Born in 1815 in Bourbach-le-Bas, a steepled hamlet tucked in the rugged folds of northeastern France, the eighth and final child of Jacob and Maria Anna Meyer immigrated with his family to the United States at the age of twelve. They settled in the unassuming village of Kendal, Ohio, in 1828, the same year that mule teams began tugging barges along the nearby Ohio & Erie Canal. The Meyers quickly relocated to Canton, then a mostly uninspiring town about a dozen miles east of the canal bed (not until Cornelius Aultman opened his reaper manufactory within its limits on the eve of the war would the city even hint at its later eminence).12
A diligent student fluent in three languages, Meyer was admitted to the bar and began practicing law at twenty-three. Soon the gifted attorney began using the oratorical skills he had honed before juries on the political stump. In 1844, at a German “mass meeting” in Massillon, Meyer enthralled the crowd with his roast of the perennial Whig presidential candidate Henry Clay—a “powerful address” that exceeded an hour.

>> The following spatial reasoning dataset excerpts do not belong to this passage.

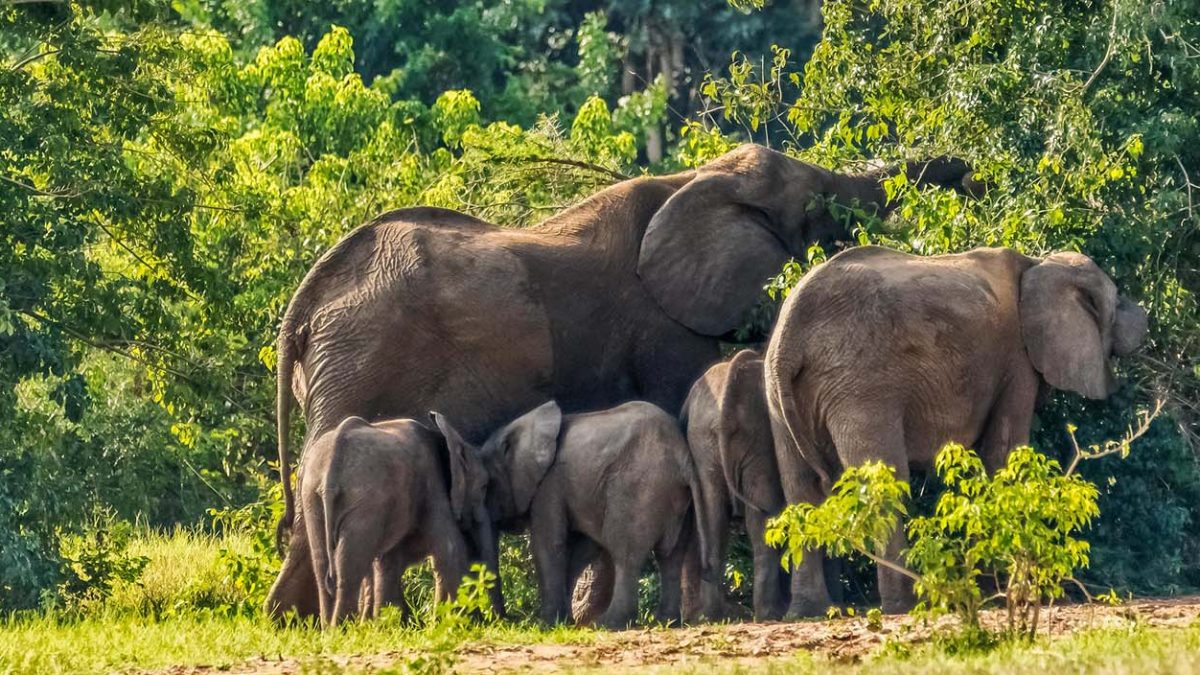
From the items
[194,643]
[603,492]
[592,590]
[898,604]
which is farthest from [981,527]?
[592,590]

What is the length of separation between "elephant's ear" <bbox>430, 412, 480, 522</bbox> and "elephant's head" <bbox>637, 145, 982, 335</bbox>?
214 cm

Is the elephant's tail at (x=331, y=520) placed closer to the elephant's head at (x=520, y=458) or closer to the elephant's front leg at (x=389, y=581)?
the elephant's front leg at (x=389, y=581)

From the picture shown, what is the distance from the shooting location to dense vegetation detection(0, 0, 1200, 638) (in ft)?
50.2

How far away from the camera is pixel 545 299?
603 inches

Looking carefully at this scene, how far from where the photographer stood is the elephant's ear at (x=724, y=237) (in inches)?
618

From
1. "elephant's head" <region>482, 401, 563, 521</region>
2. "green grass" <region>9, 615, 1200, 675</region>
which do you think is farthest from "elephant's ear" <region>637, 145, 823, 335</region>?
"green grass" <region>9, 615, 1200, 675</region>

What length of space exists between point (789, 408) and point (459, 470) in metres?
1.76

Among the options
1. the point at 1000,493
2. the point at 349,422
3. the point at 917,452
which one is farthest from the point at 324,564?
the point at 1000,493

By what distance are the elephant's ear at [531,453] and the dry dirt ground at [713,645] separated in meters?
1.62

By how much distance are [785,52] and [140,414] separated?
21.0ft

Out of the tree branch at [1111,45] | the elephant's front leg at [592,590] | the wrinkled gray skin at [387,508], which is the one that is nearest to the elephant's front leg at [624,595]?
the elephant's front leg at [592,590]

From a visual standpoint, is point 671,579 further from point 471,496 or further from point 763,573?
point 471,496

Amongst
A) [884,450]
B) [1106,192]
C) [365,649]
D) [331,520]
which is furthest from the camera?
[1106,192]

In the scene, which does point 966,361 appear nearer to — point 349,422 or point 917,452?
point 917,452
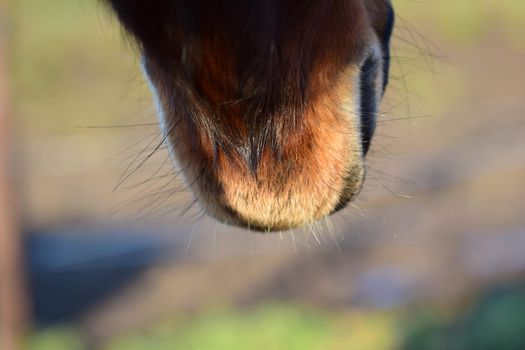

Four years later, in a telling measure of his effectiveness, the Ohio Repository fashioned him “the demagogue stumper,” chiding Meyer for peddling “falsehoods” in an effort to rally immigrants behind Lewis Cass. (Although the rotund Michigander lost the election, he edged Zachary Taylor in Ohio.) Meyer’s political star only continued to climb. As early as the mid-1850s, Democrats included him on lists of “aspirants for the Senate.” And with top billing on the Ohio Democratic ticket, Meyer stood ready, in the event of a Douglas win, to cast one of the state’s twenty-three electoral votes for the “Little Giant” in 1860.13
Meyer, of course, would not have the opportunity to cast that vote. Republican Abraham Lincoln carried Ohio (together with seventeen other states) and triumphed over a crowded general election field to win the presidency. Predicting that the election of a “Black Republican” would yield to race war, and further persuaded of the political impotence they long dreaded, southerners ratified secession ordnances and commenced a treasonous rebellion on behalf of chattel slavery and white supremacy. Hostilities, however, did not begin until the wee hours of April 12, 1861, when more than forty rebel mortars trained their fire on Fort Sumter, the squat pentagon of brick and stone that stood sentinel over Charleston harbor. If at first many clung to the forlorn hope that the news from South Carolina was a hoax, its confirmation sent an epidemic of war fever throughout the northern states. Volunteers rushed to respond to the president’s call for seventy-five thousand troops. “Where is the paltry scoundrel who dares to talk of party when our flag is insulted?” one speaker demanded to know at a pro-Union demonstration in Canton.14
It was with the zealotry of a convert that Seraphim Meyer asked the same question. Following the lead of Stephen A. Douglas, he rallied to the cause of the Union: “the duty that we owe to ourselves, to our posterity, and to the friends of constitutional liberty and self-government throughout the world.” In mid-May, Meyer took the stage at a war meeting in Stark County, professing with trademark vim his “undisguised love of Union, hatred of traitors,” and “hope and longing for speedy and ample retribution.” He said nothing about slavery but, encouraged by an earsplitting ovation from his old political foes, censured ex-president James Buchanan for failing to respond decisively when an impetuous troop of Citadel cadets opened fire on the Star of
the West, the civilian steamer that made an attempt to resupply the Charleston garrison in January.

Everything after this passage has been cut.